SF2SE3: Clustering Scene Flow into SE(3)-Motions via Proposal and Selection
This addresses scene understanding for robotics and autonomous systems, but it is incremental as it builds on existing optical flow and depth estimation methods with novel sampling and selection strategies.
The paper tackles the problem of estimating scene dynamics by segmenting independently moving rigid objects and their SE(3)-motions from two consecutive stereo or RGB-D images, achieving performance on par with state-of-the-art for scene flow estimation and improved accuracy for segmentation and odometry.

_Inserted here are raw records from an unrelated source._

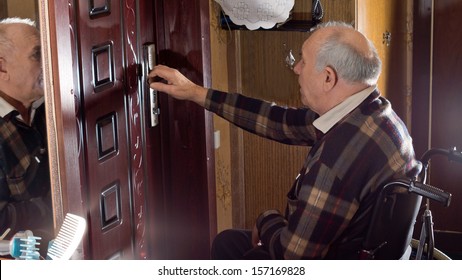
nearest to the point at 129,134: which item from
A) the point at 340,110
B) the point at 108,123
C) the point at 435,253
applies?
the point at 108,123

We propose SF2SE3, a novel approach to estimate scene dynamics in form of a segmentation into independently moving rigid objects and their SE(3)-motions. SF2SE3 operates on two consecutive stereo or RGB-D images. First, noisy scene flow is obtained by application of existing optical flow and depth estimation algorithms. SF2SE3 then iteratively (1) samples pixel sets to compute SE(3)-motion proposals, and (2) selects the best SE(3)-motion proposal with respect to a maximum coverage formulation. Finally, objects are formed by assigning pixels uniquely to the selected SE(3)-motions based on consistency with the input scene flow and spatial proximity. The main novelties are a more informed strategy for the sampling of motion proposals and a maximum coverage formulation for the proposal selection. We conduct evaluations on multiple datasets regarding application of SF2SE3 for scene flow estimation, object segmentation and visual odometry. SF2SE3 performs on par with the state of the art for scene flow estimation and is more accurate for segmentation and odometry.